[begin MATERIAL]
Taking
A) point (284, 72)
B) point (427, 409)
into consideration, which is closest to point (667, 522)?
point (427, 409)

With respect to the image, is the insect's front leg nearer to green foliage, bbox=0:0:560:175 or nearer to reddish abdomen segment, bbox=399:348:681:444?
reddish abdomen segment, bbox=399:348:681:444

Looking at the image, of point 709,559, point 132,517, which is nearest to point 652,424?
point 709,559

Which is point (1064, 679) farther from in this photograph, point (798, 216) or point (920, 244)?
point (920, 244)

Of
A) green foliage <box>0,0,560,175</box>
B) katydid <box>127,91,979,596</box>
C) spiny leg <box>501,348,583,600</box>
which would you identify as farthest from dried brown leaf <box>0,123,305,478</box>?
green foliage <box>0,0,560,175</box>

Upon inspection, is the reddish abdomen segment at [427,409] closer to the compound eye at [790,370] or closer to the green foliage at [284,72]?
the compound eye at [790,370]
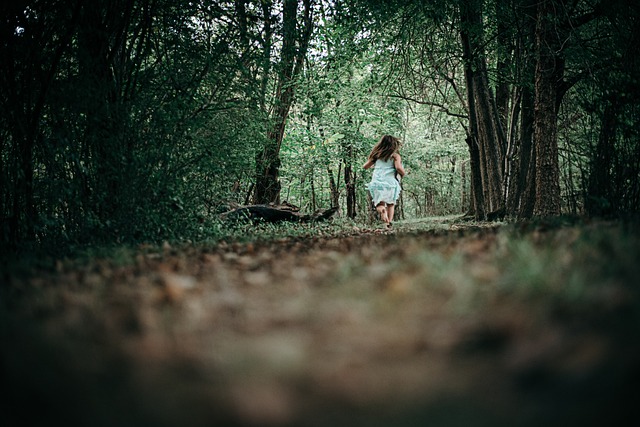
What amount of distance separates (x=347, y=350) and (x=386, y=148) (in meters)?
[end MATERIAL]
### EXERCISE AIM
Reproduce all of the data above word for word, leaving out the pictures.

### FULL RESPONSE
Taking
A) point (284, 72)
B) point (427, 409)
into consideration, which is closest to point (667, 522)?
point (427, 409)

With respect to the image, is the insect's front leg nearer to green foliage, bbox=0:0:560:175 or nearer to reddish abdomen segment, bbox=399:348:681:444?
reddish abdomen segment, bbox=399:348:681:444

Looking at the image, of point 709,559, point 132,517, which is nearest to point 652,424?
point 709,559

Which is point (1064, 679) farther from in this photograph, point (798, 216) or point (920, 244)?
point (920, 244)

Of
A) green foliage <box>0,0,560,175</box>
B) katydid <box>127,91,979,596</box>
C) spiny leg <box>501,348,583,600</box>
which would you identify as farthest from dried brown leaf <box>0,123,305,478</box>?
green foliage <box>0,0,560,175</box>

Upon inspection, is the reddish abdomen segment at [427,409] closer to the compound eye at [790,370] or closer to the green foliage at [284,72]?
the compound eye at [790,370]
What amount of distance separates (x=347, y=350) and (x=386, y=148) (in meters)?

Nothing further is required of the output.